Nonetheless, Miliband’s speech does represent a break with New Labour practice in that ‘Britain’, too, appears to have lapsed into disuse: ‘British’ and ‘Britain’ garnered only 16 mentions. At least, we’re now not getting ‘Britain’ thrust in our faces at every turn when a Labour politician is talking about purely English policy areas; but that’s partly because there was very little on policy as such in Miliband’s speech, nor was there expected to be. So ‘country’ has come to replace ‘Britain’ as well as ‘England’, probably for the same reason: it allows you to avoid being specific about which country you’re referring to in different contexts, thereby avoiding the embarrassment of having to say ‘Britain’ when everyone knows that what you’re referring to is relevant to England only, but you can’t say so because ‘England’ is the ultimate taboo word.

This lack of references to the name(s) of the country or countries being evoked, and even to particular regions or parts of the country (such as the North or the South), creates a strange impression of non-specificity: a vision for the ‘country’ that is not grounded in any geographical, indeed geopolitical, reality. This is Labour’s, or Ed Miliband’s, vision for ‘society’, ‘the economy’, ‘government’ and ‘politics’ (all among the most commonly used words, as the word cloud illustrates) where the national collectivity and context that are implied and invoked in these terms remain completely nameless during large parts of the speech: as it were abstracted out of the vision. ‘We’ and ‘our’ (as in the endlessly intoned ‘our country’, ‘our society’, ‘our economy’) are among the most frequently occurring words in the speech (not shown in the word cloud, which is limited to nouns, verbs, adverbs and adjectives). But it’s never spelled out who are the ‘we’ thus addressed. In the end, the inescapable impression is that ‘we’ is above all the collective consciousness of the Labour Party in its aspiration to re-take ownership of ‘the country’:

“The optimism of Tony and Gordon who took on the established thinking and reshaped our country. We are the optimists in politics today. So, let’s be humble about our past. Let’s understand the need to change. Let’s inspire people with our vision of the good society. Let the message go out, a new generation has taken charge of Labour. Optimistic about our country. Optimistic about our world.”

* * *

▶ [Task requirements]:
**1.** In the commentary on Miliband's speech, how many mentions did "British" and "Britain" get in total?
**2.** Pick up the commentary on Miliband's speech right after its closing quotation, and carry the analysis on from there.

* * *

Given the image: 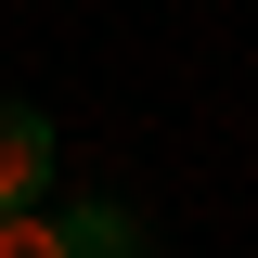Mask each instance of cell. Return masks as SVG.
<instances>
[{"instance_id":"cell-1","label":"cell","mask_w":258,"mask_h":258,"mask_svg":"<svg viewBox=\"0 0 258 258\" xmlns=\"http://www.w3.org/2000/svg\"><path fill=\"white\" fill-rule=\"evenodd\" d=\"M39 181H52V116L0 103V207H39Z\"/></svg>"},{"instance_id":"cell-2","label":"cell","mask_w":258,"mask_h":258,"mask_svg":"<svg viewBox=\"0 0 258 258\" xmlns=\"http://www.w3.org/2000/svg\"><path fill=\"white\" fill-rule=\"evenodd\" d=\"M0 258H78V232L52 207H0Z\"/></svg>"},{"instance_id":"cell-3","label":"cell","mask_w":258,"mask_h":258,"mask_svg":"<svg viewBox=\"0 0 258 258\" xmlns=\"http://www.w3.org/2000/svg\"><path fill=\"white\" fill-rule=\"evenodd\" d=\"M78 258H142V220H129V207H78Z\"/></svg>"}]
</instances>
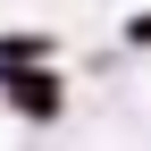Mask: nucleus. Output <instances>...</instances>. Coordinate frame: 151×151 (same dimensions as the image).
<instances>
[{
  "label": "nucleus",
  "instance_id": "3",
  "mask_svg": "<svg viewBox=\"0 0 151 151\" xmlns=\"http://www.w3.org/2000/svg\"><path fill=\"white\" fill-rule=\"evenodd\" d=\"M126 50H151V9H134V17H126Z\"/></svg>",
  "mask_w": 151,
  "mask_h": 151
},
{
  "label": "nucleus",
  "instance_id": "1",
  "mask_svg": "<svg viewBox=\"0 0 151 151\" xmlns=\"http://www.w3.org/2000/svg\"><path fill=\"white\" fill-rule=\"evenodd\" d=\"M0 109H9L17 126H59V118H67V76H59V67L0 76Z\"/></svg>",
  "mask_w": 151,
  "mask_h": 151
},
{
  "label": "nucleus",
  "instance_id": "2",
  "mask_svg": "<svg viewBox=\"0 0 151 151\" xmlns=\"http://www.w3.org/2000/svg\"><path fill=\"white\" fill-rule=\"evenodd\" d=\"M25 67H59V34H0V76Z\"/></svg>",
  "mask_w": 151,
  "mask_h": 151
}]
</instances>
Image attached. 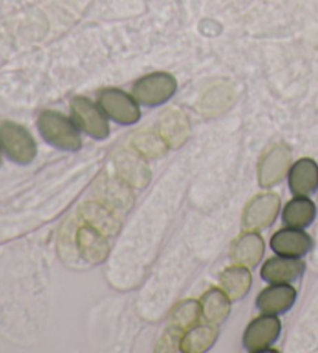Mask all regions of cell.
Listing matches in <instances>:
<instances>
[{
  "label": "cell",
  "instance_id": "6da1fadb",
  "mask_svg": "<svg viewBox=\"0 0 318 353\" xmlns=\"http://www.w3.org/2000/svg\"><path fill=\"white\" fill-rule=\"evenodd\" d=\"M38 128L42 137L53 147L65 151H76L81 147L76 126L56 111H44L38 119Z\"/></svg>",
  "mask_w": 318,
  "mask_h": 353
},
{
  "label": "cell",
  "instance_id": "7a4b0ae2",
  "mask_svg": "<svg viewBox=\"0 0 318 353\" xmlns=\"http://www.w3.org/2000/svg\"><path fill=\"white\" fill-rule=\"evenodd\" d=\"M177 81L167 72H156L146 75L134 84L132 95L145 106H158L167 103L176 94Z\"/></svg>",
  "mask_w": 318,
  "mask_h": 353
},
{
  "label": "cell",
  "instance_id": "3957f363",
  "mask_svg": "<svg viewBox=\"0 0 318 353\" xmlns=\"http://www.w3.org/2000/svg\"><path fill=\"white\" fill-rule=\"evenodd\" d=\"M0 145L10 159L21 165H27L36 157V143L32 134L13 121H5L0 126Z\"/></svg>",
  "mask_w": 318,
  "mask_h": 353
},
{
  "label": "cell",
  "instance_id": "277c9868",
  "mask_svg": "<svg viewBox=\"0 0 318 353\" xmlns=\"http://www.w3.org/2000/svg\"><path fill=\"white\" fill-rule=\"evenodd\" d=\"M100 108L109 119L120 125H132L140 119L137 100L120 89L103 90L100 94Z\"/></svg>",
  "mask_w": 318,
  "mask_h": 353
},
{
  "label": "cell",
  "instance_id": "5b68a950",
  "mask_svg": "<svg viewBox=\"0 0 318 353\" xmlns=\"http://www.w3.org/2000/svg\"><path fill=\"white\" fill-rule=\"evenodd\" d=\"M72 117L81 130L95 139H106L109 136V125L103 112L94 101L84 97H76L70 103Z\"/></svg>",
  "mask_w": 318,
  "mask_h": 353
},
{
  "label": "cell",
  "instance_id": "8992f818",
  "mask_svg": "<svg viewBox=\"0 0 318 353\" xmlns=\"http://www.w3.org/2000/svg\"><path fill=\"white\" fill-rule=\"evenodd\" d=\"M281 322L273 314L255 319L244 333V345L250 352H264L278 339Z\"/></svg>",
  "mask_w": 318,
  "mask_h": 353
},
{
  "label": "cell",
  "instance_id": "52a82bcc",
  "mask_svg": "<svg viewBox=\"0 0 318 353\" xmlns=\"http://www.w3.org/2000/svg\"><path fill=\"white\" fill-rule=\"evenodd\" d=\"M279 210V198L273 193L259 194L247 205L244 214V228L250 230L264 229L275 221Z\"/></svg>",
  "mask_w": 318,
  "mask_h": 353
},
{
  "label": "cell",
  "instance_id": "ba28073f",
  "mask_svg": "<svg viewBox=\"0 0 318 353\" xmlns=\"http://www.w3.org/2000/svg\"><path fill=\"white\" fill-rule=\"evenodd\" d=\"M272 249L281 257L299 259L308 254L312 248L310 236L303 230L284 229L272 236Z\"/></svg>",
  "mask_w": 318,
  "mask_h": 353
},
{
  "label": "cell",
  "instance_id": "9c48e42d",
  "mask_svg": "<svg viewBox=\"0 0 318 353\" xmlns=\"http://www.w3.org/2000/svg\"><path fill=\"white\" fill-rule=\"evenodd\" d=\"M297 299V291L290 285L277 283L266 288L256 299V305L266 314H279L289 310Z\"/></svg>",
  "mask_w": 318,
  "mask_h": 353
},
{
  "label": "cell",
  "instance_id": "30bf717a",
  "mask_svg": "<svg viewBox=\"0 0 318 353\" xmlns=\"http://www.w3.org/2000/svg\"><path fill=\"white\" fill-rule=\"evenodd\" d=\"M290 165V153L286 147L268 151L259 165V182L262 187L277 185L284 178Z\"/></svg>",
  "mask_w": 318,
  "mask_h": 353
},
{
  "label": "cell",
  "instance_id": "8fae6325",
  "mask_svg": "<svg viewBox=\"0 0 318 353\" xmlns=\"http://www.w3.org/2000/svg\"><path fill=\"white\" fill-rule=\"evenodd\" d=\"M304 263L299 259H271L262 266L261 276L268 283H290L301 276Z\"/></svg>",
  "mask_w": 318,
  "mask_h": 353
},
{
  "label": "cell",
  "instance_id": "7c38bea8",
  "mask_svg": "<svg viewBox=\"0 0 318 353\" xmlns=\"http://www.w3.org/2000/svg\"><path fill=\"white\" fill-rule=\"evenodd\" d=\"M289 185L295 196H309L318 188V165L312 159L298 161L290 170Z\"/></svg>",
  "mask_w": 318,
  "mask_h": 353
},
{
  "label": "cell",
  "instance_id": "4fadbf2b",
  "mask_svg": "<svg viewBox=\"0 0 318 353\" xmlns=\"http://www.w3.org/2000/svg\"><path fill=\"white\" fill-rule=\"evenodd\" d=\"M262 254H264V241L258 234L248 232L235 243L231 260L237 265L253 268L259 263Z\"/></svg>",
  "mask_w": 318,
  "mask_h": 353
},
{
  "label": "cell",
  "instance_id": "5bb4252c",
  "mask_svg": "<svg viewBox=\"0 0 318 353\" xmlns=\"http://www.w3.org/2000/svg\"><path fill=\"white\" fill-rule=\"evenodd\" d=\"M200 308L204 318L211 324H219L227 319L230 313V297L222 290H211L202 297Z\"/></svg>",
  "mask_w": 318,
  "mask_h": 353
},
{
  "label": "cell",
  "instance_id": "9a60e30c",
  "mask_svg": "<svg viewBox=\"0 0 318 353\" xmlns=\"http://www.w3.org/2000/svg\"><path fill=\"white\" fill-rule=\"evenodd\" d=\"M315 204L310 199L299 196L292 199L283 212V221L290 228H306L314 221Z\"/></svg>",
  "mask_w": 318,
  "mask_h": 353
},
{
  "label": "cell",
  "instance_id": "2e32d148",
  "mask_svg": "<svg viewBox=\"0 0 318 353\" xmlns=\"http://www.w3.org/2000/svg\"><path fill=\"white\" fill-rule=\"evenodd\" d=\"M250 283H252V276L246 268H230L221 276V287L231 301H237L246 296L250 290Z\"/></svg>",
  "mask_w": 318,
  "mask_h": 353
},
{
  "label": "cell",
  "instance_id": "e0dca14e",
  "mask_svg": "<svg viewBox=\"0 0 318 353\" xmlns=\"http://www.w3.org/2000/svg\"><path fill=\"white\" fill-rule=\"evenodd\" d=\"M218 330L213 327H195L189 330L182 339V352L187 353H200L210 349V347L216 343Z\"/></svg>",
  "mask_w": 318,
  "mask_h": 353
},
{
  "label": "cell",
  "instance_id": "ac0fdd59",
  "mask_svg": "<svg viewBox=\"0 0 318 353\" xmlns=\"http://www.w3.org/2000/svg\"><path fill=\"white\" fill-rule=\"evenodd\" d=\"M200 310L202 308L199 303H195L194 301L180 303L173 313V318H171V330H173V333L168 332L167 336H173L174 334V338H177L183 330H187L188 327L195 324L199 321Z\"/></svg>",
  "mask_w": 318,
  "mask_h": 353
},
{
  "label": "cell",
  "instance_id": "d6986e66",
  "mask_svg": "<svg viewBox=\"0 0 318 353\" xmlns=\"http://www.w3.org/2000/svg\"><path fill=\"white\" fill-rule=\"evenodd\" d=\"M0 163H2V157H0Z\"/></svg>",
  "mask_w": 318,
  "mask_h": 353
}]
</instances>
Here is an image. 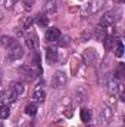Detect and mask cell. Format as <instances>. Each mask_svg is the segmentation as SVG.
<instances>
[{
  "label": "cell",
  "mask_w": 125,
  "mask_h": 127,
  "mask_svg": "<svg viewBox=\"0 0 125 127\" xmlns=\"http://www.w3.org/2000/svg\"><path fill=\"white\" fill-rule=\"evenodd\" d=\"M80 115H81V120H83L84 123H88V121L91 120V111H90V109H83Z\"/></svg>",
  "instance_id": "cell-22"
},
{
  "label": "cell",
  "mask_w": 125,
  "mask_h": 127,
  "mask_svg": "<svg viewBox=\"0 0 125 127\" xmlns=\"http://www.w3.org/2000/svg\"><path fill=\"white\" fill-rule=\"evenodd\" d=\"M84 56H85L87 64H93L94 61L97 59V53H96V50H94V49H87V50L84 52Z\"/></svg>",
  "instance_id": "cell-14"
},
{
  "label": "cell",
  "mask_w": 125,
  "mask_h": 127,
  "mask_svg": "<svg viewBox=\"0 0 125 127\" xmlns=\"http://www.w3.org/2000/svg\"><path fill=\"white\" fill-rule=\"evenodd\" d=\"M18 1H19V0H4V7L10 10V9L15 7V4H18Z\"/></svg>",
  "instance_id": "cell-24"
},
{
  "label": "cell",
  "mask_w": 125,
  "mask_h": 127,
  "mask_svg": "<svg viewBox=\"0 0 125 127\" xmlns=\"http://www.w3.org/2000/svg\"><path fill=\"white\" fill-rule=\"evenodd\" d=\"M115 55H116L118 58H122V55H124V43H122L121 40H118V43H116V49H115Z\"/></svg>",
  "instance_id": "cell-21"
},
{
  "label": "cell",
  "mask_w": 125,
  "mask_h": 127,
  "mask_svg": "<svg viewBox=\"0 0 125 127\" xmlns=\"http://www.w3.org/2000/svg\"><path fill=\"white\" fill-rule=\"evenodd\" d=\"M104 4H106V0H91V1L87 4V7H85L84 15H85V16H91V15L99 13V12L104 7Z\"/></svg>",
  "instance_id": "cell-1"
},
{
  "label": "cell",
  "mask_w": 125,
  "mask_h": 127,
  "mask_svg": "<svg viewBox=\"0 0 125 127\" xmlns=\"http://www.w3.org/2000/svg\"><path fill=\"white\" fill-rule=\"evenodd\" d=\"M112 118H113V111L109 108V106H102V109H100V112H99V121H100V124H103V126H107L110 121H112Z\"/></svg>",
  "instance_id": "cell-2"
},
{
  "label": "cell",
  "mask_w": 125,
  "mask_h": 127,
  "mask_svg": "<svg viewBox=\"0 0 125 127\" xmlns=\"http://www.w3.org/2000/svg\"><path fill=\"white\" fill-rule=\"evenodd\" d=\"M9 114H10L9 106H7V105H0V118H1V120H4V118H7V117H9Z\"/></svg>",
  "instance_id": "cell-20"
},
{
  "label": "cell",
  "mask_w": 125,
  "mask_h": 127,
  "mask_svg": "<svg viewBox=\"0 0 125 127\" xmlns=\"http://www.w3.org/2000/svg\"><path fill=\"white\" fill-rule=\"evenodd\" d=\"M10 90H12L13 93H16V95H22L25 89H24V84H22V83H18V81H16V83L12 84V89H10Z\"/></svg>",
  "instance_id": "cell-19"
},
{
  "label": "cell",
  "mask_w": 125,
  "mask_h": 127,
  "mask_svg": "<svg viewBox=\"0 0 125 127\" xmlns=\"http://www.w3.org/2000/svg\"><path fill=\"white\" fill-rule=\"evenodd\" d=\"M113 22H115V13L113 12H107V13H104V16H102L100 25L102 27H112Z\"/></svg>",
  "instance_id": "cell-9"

* * *

▶ [Responses to the tasks]:
**1.** They got only 16 mentions.

**2.**
Far from reaching out to the British people, let alone the English people, this is Labour talking to itself about Labour’s vision of ‘the country’ – as it were the ‘Labour nation’, which can be set out in its pure form, untainted by the all-too recent realities of Labour in government, only because it abstracts itself from any real national context.

But if you don’t name the country you’re talking about, can you really espouse and re-connect with the aspirations and priorities of ordinary people, who want their leaders to set out believable visions for their country – England – and, perhaps more importantly, want them to acknowledge ways in which they’ve let down their country in the past. Ed Miliband had a little go at this when he owned up to the failings of the outgoing Labour government in areas such as tuition fees and immigration policy:

“I understand why you felt that we were stuck in old thinking about higher and higher levels of personal debt, including tuition fees”

“this new generation recognises that we did not do enough to address concerns about globalisation, including migration. All of us heard it on the doorsteps about immigration. Like the man I met in my constituency who told me he had seen his mates’ wages driven down by the consequences of migration. If we don’t understand why he would feel angry – and it wasn’t about prejudice – then we are failing to serve those who we are in politics to represent. I am the son of immigrants. I believe that Britain has benefited economically, culturally, socially from those who came to this country. I don’t believe either that we can turn back the clock on free movement of labour in Europe. But we should never have pretended it would not have consequences. Consequences we should have dealt with.”

Note the tic of referring to the sensitive issue in each case almost as an afterthought introduced by ‘including’: including tuition fees (just another personal debt issue); including migration (just another fraught consequence of necessary globalisation). In fact, this is not really apologising for old New Labour’s policies in these areas at all. He’s not actually saying Labour was wrong to introduce tuition fees, just that these were an unfortunate extra debt burden on people. And then his expression of ‘understanding’ about migration turns into a defence of it – including his own personal background – as being overwhelmingly of benefit for Britain and in part a consequence of something regarded as essentially positive: the “free movement of labour in Europe”.

But it’s England and Wales specifically that were burdened by tuition fees and then top-up fees, thanks to the votes of Labour’s Scottish MPs, whose own constituents were exempt from both. It’s English voters who were mainly affected and concerned by immigration, as England has borne the brunt of it. Immigration may have enhanced the stock of Britain, in every sense, including that of the Miliband family, but what has it done for England? Answer me that, Ed. (And that’s an open question, but not one Ed Miliband is really prepared to address.)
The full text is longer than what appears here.